Nach einer über zwanzigstündigen Reise wurde die Delegation nach Mitternacht von Repräsentanten der Stadt und von den Gastfamilien sehr herzlich empfangen. Nach einem köstlichen Buffet, das die Gastfamilien vorbereitet hatten und den offiziellen Begrüssungsreden begab man sich zu den Gastgebern nach Hause, jedoch nicht ohne das übliche „Bansai“, einem Schlusswort, das sich den guten Beziehungen widmete und mit einem kräftigen Schluck Sake endete.

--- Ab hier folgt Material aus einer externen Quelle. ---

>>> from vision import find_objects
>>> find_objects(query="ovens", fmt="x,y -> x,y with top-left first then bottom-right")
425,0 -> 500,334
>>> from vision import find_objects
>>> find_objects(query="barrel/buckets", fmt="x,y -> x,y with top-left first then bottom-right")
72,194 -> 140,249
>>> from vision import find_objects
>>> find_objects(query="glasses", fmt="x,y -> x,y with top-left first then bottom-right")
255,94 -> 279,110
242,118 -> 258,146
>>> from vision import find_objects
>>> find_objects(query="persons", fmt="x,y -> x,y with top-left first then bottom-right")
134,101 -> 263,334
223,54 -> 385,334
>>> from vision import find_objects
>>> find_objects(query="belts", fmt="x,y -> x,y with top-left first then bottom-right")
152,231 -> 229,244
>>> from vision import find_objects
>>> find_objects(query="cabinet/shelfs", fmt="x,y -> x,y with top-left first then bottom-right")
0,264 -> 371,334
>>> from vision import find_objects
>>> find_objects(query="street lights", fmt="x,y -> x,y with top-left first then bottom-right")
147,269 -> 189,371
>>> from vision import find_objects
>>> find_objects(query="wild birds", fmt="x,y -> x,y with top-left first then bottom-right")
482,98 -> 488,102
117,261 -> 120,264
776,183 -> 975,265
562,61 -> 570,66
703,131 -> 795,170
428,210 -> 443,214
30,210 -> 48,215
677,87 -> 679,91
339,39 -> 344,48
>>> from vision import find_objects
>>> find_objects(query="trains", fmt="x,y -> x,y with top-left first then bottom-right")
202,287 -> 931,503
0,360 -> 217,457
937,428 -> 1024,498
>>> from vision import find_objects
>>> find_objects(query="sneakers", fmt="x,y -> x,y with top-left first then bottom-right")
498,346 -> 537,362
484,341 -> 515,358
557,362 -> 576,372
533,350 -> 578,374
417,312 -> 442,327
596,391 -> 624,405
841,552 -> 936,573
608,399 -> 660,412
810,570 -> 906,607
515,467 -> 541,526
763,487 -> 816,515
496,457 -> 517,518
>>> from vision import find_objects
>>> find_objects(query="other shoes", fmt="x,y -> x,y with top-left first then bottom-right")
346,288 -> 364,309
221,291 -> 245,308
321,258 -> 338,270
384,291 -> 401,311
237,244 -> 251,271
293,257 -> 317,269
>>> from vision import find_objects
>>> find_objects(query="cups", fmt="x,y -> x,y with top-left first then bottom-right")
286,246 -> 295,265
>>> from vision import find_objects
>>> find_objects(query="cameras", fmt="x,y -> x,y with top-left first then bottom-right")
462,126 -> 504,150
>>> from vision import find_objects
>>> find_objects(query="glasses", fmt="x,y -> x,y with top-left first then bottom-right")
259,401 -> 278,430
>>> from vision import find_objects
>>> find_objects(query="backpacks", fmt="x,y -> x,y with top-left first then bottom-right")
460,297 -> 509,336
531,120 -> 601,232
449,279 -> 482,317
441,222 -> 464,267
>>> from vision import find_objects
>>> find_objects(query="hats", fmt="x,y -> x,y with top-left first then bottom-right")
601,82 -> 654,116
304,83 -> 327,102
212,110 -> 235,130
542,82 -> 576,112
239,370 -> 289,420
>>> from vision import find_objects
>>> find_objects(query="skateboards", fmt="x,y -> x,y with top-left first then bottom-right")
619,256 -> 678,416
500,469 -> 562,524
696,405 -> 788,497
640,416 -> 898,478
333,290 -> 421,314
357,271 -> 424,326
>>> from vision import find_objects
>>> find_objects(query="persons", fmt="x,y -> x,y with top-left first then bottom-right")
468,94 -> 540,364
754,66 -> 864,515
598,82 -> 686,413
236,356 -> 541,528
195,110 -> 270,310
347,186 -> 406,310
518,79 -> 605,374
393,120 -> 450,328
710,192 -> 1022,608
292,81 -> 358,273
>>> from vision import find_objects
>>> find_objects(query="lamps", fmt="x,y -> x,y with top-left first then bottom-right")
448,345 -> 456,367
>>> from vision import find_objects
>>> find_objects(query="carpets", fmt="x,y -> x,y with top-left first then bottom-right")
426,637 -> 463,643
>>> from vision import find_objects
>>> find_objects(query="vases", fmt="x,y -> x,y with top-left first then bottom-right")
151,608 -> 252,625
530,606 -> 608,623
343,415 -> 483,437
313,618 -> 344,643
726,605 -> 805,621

Tags darauf unternahmen die Gastfamilien mit den Bad Krozinger Gästen unterschiedliche Touren in die nähere Umgebung. Am späten Nachmittag traf sich die Delegation zu einer Gesangsprobe um anschliessend an der offiziellen Empfangsveranstaltung der Jubiläumsfeierlichkeiten im Hotel Iwakia in Taketa teilzunehmen. Unter den rund 200 geladenen Gästen waren auch weitere deutsche Gäste aus Leipzig und Tabertz in Sachsen. Mit Leipzig verbindet die Stadt Taketa das Studium ihres Komponisten Rentaro Taki.
Tags darauf fand im Bürgerhaus Kuju, einer Teilgemeinde von Taketa, der Festakt statt, zu dem auch der stellvertretende Präfekt der Präfektur Oita, Nachfahren der ehemaligen Feudalherren sowie die Partnerstaedte Sendai, Nakano, Yanagawa, Nobuoka und Bad Krozingen geladen waren.
Der Festakt war auch Anlass, verdienten Bürgern von Taketa die Ehrenbürgerschaft zu verleihen. Eine ganz besondere Ehre wurde Roland Hinderle zuteil, dem für seine Verdienste um die Partnerschaft in ueber 20 Jahren ebenfalls die Ehrenbürgerschaft verliehen wurde.
Bürgermeister Dr. Ekkehart Meroth überreichte seinem Amtskollegen Katsuji Shuto symbolisch eine Vita Classica Rose, nachdem vor dem Festakt beim Thermalbad Gozenyu in Naoiri, das mit der Vita Classica Bad Krozingen schon viele Jahre partnerschaftlich verbunden ist, mehrere dieser rotblühenden Rosen gemeinsam eingepflanzt wurden.
Der Nachmittag klang aus mit der Besichtigung der von dem Hochwasser im Juli dieses Jahres besonders stark betroffen Stadtteile in dem auch zwei Einwohner ums Leben kamen. Zuvor übergab Bürgermeister Dr. Meroth symbolisch einen Spendenscheck für die von der Überschwemmung besonders stark betroffenen Bürger. Abends folgte mit einer Aufführung des traditionellen japanischen No-Theaters der kulturelle Höhepunkt der Feierlichkeiten.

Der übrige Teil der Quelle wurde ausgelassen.